Like any deviation from the presumption that speech is protected, these exceptions to the rule are limited, narrowly defined, and place the burden on the government to justify. First Amendment law recognizes that any attempt to suppress freedom of speech, no matter how well-intentioned, is a perilous endeavor. Carelessly allowing the government to regulate what can and cannot be said will cost us more than we bargained for. That is why each category of unprotected speech has been approached with a careful eye toward preserving free expression and avoiding government overreach — and the bar is set high for good reason.
Why lies should remain protected speech
The First Amendment generally protects speech from government punishment or censorship even if that speech is dishonest or false. But is that really the right thing to do? Given our current climate of fake news, misinformation, disinformation, and election lies, shouldn’t we use government power to set the record straight and establish the truth?
Not unless you think you or someone else can square all the lingering concerns about the risk of overbroad, overextended, or overapplied laws. As we covered in our explainer on misinformation, disinformation, and malinformation, allowing the government to define what constitutes these forms of speech is basically begging for it to abuse its power.
Just imagine the authority to determine and regulate lies in the hands of your worst enemies. Do you trust them to use it honorably? Why should they, then, trust you? The problem also goes beyond intentions. Even the most honest and well-meaning political actors can unwittingly succumb to bias, and the incentives to suppress inconvenient truths or ignore expedient lies are far too great to dismiss.
And as with most arguments relating to the restriction or regulation of free expression, the questions remain: Who decides? How do they decide? And who watches the watchmen?
In the majority opinion explaining why the Stolen Valor Act infringes upon free speech rights, Justice Kennedy stated the following:
“The remedy for speech that is false is speech that is true. This is the ordinary course in a free society. The response to the unreasoned is the rational; to the uninformed, the enlightened; to the straight-out lie, the simple truth… The First Amendment itself ensures the right to respond to speech we do not like, and for good reason. Freedom of speech and thought flows not from the beneficence of the state but from the inalienable rights of the person. And suppression of speech by the government can make exposure of falsity more difficult, not less so. Society has the right and civic duty to engage in open, dynamic, rational discourse. These ends are not well served when the government seeks to orchestrate public discussion through content-based mandates.”
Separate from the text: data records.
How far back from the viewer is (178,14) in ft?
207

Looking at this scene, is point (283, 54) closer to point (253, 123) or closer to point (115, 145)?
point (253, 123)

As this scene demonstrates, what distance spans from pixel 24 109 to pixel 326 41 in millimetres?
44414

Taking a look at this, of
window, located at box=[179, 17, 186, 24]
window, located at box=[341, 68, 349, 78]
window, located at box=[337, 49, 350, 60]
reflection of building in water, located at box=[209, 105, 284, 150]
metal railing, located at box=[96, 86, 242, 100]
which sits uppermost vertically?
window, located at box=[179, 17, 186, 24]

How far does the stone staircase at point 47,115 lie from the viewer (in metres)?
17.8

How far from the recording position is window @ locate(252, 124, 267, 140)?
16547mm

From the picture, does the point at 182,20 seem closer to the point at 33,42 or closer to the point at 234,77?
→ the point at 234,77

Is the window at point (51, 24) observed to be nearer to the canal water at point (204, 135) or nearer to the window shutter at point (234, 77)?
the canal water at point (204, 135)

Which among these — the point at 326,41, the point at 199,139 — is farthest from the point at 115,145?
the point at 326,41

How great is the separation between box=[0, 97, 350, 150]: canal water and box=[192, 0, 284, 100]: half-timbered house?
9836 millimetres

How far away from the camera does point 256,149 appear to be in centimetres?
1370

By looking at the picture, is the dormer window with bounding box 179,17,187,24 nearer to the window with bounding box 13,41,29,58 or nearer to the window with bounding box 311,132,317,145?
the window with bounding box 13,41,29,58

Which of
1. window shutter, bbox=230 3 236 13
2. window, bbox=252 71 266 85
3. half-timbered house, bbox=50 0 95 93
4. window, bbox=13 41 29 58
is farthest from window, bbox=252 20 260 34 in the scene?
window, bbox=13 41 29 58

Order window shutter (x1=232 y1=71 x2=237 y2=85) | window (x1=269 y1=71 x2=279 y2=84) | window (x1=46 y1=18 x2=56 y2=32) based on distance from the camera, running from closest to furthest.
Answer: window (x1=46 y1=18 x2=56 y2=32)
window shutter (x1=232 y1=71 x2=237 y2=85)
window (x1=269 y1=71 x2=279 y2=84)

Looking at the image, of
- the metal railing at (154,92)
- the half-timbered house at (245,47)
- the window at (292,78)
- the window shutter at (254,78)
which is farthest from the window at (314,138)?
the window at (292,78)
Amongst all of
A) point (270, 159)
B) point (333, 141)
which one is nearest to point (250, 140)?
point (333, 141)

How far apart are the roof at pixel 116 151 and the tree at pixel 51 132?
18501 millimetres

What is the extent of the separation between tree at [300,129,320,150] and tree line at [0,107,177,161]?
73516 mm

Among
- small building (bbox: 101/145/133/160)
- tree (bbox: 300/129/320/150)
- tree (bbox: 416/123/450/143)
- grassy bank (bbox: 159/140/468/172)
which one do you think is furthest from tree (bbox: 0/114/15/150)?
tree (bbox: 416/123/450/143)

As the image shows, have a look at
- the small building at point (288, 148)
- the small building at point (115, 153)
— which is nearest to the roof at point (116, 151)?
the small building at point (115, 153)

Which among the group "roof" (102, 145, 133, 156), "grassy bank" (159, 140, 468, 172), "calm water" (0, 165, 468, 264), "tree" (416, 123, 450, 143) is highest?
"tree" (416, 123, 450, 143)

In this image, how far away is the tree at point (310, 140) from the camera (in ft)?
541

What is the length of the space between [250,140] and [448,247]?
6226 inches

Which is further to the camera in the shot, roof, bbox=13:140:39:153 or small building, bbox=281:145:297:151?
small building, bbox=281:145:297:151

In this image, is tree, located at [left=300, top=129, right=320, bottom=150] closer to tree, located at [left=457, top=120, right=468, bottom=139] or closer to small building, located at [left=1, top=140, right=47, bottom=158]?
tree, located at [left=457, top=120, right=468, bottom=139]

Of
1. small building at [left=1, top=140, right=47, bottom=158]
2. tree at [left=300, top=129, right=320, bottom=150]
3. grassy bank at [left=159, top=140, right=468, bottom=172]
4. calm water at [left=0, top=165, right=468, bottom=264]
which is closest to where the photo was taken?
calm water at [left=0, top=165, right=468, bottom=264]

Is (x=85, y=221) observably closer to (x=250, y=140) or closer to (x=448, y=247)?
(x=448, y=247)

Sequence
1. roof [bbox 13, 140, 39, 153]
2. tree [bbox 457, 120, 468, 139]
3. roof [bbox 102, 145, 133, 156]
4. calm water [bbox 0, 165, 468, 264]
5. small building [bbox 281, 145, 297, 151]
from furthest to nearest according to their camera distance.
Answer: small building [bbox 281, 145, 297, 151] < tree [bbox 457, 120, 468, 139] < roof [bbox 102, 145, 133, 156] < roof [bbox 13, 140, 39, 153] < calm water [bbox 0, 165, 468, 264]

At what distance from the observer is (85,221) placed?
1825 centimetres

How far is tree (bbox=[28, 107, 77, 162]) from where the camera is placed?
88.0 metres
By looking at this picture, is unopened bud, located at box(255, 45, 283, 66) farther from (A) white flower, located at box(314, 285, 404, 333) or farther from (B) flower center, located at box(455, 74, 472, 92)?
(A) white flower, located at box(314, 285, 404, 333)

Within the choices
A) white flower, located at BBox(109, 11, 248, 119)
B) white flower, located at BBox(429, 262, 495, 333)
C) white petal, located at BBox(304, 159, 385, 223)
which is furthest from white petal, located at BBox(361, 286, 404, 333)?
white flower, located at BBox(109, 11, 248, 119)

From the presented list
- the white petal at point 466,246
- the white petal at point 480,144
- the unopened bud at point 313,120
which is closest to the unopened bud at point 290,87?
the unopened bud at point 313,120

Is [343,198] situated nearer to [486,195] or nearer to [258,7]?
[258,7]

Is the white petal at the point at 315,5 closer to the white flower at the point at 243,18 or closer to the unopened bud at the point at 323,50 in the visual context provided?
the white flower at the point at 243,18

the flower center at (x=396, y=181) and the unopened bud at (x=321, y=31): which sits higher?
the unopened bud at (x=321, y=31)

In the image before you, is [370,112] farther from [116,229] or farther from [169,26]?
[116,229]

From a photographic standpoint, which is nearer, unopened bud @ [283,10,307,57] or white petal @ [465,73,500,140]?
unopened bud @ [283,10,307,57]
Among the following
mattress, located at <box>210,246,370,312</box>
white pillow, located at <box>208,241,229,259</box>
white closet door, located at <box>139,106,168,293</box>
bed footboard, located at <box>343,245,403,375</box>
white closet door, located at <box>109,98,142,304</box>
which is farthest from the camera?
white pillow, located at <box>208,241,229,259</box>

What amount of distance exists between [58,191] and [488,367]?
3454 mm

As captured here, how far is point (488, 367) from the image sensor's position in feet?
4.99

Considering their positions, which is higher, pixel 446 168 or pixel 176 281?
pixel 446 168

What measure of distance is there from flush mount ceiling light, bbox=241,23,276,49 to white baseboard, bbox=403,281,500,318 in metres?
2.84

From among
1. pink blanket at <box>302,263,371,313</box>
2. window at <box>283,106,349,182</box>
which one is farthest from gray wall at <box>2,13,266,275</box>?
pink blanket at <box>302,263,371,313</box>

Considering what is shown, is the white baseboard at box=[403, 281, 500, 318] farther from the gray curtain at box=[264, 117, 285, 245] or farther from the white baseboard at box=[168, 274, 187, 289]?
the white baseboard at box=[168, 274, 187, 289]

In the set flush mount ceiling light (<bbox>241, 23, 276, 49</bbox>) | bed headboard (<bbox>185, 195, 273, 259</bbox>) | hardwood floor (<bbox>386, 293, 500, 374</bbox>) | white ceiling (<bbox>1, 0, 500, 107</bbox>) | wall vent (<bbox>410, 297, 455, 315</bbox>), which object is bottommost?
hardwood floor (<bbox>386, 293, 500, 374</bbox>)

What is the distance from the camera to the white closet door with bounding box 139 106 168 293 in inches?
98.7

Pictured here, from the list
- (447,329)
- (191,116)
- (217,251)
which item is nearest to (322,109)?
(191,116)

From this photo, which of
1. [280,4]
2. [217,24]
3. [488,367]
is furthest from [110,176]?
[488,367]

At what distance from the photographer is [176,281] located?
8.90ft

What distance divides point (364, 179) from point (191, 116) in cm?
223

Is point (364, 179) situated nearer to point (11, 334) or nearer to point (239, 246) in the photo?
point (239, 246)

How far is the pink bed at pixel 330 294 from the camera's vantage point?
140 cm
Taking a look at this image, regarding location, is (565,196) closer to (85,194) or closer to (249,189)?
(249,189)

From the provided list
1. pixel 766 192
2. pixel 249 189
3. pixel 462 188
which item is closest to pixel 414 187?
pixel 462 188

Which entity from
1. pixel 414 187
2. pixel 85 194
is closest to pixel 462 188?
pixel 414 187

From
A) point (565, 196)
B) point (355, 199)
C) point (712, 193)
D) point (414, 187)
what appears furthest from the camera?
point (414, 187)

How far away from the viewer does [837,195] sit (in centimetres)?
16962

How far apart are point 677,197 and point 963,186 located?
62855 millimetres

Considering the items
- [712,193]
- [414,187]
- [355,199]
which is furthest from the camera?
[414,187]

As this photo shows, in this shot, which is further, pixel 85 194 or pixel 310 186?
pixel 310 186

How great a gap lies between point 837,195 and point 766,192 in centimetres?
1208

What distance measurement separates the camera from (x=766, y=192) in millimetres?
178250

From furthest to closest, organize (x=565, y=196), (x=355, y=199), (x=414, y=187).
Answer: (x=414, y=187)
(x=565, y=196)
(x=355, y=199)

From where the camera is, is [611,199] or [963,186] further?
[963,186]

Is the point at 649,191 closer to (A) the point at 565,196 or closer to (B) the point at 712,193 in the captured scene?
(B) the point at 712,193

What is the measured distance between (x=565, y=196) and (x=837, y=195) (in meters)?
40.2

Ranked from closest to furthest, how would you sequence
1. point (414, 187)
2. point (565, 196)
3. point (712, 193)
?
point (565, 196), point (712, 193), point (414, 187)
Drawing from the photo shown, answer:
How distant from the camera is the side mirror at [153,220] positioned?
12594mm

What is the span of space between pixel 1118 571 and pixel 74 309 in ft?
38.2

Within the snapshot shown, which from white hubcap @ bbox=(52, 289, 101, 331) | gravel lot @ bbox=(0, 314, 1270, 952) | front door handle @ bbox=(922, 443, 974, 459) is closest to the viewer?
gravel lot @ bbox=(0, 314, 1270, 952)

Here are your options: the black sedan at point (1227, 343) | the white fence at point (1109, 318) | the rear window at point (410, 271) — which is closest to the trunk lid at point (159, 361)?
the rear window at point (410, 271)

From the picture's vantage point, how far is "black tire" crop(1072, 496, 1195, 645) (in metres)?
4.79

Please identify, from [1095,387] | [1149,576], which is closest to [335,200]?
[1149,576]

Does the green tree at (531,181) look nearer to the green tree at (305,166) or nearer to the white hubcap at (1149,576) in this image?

While striking down the law, Justice Kennedy also reaffirmed the principles of free expression and open discourse that the First Amendment has always protected and represented. Yes, lies may be divisive, dangerous, and destructive to our relationships, our social order, and our polity — but the truth can’t be enforced through the authority of the state. It is the government’s job to keep our speech free. It’s our job to find and uphold the truth through the use of that speech. That’s a lot of work and responsibility, and it can often be messy, but the alternatives have far greater and graver costs.
Some argue that times have changed — that modern technology has fundamentally shifted our discourse to the point where drastic, even draconian interventions on lies and misinformation are required. But the critical questions of who to grant that power to and how to check it linger on, and it is unlikely that they can ever be truly or satisfactorily answered.
In the meantime, lies are the price we pay for the freedom to discover the truth for ourselves.